* _Prompt_
Update the records from the line containing "Relative to the" through the line containing "which is uppermost in terms of elevation?" by changing "camera" to "observer" throughout, leaving everything else as it is.

****************

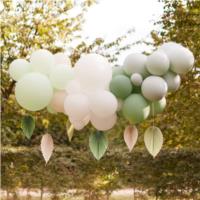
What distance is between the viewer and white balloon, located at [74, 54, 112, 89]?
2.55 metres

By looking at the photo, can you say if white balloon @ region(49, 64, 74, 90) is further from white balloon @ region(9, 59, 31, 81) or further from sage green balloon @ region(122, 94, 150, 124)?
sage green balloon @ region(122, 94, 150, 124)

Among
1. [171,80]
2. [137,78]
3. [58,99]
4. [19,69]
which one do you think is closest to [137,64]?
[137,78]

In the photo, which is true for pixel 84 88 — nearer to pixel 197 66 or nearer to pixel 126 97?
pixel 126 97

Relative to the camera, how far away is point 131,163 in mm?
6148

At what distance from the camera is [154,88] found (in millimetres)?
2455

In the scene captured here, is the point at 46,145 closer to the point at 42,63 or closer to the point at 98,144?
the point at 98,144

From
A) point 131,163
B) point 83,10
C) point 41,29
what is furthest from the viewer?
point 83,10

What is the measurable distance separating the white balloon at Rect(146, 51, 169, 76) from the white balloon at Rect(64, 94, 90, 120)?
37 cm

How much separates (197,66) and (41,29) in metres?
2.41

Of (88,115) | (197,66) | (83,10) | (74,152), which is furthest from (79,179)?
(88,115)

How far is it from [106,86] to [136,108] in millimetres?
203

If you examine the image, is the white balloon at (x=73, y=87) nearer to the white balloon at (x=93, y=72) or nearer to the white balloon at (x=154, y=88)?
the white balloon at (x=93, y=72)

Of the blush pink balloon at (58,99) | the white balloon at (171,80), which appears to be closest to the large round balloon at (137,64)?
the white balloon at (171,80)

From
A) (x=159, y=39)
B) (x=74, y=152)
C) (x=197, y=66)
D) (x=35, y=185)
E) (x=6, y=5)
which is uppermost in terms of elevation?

****************

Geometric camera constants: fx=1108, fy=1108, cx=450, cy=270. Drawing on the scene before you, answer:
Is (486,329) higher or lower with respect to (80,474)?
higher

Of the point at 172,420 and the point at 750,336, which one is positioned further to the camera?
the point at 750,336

****************

* _Exercise result_
Relative to the observer, how far away is point 131,163 in mm?
6148

At what distance from the observer is [154,88] found (in millimetres)?
2455

In the scene captured here, is the point at 46,145 closer to the point at 42,63 or closer to the point at 98,144?
the point at 98,144

From
A) point 131,163
B) point 83,10
C) point 41,29
what is furthest from the viewer?
point 83,10

What is the measurable distance separating the white balloon at Rect(146, 51, 169, 76) from the white balloon at Rect(64, 94, 90, 120)?
37 cm

How much separates (197,66) and (41,29) in metres?
2.41

Of (88,115) | (197,66) | (83,10) | (74,152), which is furthest from (79,179)?
(88,115)

How far is it from [106,86] to [136,108] in millimetres?
203

If you examine the image, is the white balloon at (x=73, y=87) nearer to the white balloon at (x=93, y=72) or nearer to the white balloon at (x=154, y=88)?
the white balloon at (x=93, y=72)

Of the blush pink balloon at (58,99) | the white balloon at (171,80), which appears to be closest to the large round balloon at (137,64)?
the white balloon at (171,80)

From
A) (x=159, y=39)
B) (x=74, y=152)
C) (x=197, y=66)
D) (x=35, y=185)
E) (x=6, y=5)
which is uppermost in terms of elevation?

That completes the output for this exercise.